God, Peace & Spirituality

Ghats and Glimmers: Peace She Claimed for Herself

Returning to Banaras for Chhath, she learned that devotion could be tender without being self-erasing.

ABanaras-born classical dancer returning for Chhath with new boundaries.

October 30, 202511 min readBy Anonymous Contributor
Ghats and Glimmers: Peace She Claimed for Herself

Returning to Banaras for Chhath, she learned that devotion could be tender without being self-erasing.

Coming Home

As a classical dancer living in Mumbai, she rarely slowed down. Yet every November, she flew back to Banaras, where dawns smelled of sugarcane and the ghats hummed with Bhojpuri bhajans.

This year felt different. The same relatives who once mocked her career now wanted her to lead the rituals. Respect felt good—but expectation crept in again.

The Weight of Water

Standing waist-deep in the Ganga at Assi Ghat, she watched the women around her hold their breath for impossibly long minutes, palms outstretched to the rising sun.

Her mother whispered, “Offer everything. Sacrifice is the purest prayer.”

Sacrifice was how every story about women in her family ended. She wanted a new chapter.
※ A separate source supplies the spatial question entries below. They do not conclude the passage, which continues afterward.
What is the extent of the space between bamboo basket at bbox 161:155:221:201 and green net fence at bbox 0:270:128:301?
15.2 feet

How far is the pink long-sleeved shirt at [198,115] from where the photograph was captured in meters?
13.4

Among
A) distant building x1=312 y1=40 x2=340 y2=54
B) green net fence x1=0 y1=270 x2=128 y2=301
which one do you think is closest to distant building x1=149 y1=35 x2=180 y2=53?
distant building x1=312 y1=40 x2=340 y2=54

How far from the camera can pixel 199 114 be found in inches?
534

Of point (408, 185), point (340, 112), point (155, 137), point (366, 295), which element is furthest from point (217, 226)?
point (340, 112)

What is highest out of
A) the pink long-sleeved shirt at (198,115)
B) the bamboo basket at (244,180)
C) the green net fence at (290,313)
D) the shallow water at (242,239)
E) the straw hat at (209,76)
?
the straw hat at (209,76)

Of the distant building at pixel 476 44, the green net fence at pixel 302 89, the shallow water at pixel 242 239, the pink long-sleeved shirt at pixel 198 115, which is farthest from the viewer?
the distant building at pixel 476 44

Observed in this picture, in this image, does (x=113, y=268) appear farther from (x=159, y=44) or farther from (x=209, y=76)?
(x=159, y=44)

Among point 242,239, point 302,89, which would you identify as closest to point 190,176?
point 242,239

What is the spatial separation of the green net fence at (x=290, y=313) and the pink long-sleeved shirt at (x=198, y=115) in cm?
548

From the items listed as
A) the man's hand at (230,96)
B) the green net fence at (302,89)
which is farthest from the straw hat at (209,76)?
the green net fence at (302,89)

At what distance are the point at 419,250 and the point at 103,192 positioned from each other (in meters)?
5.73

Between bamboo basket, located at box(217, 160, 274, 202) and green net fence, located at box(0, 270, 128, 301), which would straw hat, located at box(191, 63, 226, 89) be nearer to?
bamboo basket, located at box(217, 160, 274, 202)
Inventing a Softer Offering

She decided her arghya (the water offering) would include boundaries:

  • She would dance the traditional Vandana at the ghat, but she would also perform a piece she choreographed about consent.
  • She would wake up at 3:30 a.m., but she would not stay quiet when relatives commented on her unmarried status between chants.
  • She would pray for the river to stay generous, and she would pray for herself to stop apologising for needing rest.
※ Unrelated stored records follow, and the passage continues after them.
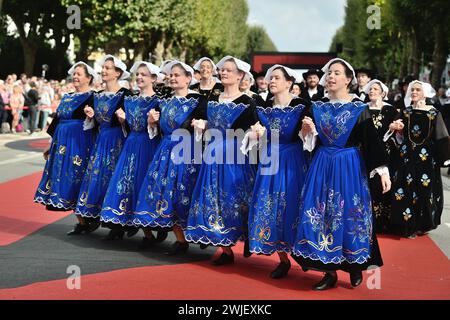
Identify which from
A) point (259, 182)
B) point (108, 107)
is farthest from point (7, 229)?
point (259, 182)

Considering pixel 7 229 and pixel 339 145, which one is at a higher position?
pixel 339 145

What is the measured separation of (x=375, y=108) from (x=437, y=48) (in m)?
28.4

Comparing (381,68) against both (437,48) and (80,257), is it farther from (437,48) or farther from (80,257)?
(80,257)

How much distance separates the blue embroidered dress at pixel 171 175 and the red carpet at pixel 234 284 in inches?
23.0

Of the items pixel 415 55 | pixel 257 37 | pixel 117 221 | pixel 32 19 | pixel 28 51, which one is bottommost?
pixel 117 221

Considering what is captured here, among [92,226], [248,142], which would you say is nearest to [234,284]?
[248,142]

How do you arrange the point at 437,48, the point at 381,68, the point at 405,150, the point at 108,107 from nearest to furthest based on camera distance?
the point at 108,107
the point at 405,150
the point at 437,48
the point at 381,68

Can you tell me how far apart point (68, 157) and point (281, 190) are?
9.82ft

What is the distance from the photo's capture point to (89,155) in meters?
8.95

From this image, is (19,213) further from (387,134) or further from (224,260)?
(387,134)

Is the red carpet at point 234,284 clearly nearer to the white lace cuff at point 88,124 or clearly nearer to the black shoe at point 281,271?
the black shoe at point 281,271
Conversations with the River

Her prayer sounded like this:

*"Surya devta, give amma the stamina she asks for. Give me the courage to return to Mumbai without guilt. Let the next girl from our mohalla know she can bring her whole self to the ghat."*

A New Kind of Peace

When the sun finally rose, she felt homesick and hopeful at once. Devotion no longer meant dissolving. It meant witnessing the women around her, honouring the river, and still holding onto the self she fought to build in the city.

She boarded her flight back with sindoor on her forehead and a boarding pass in one hand. Peace, she realised, can look like both.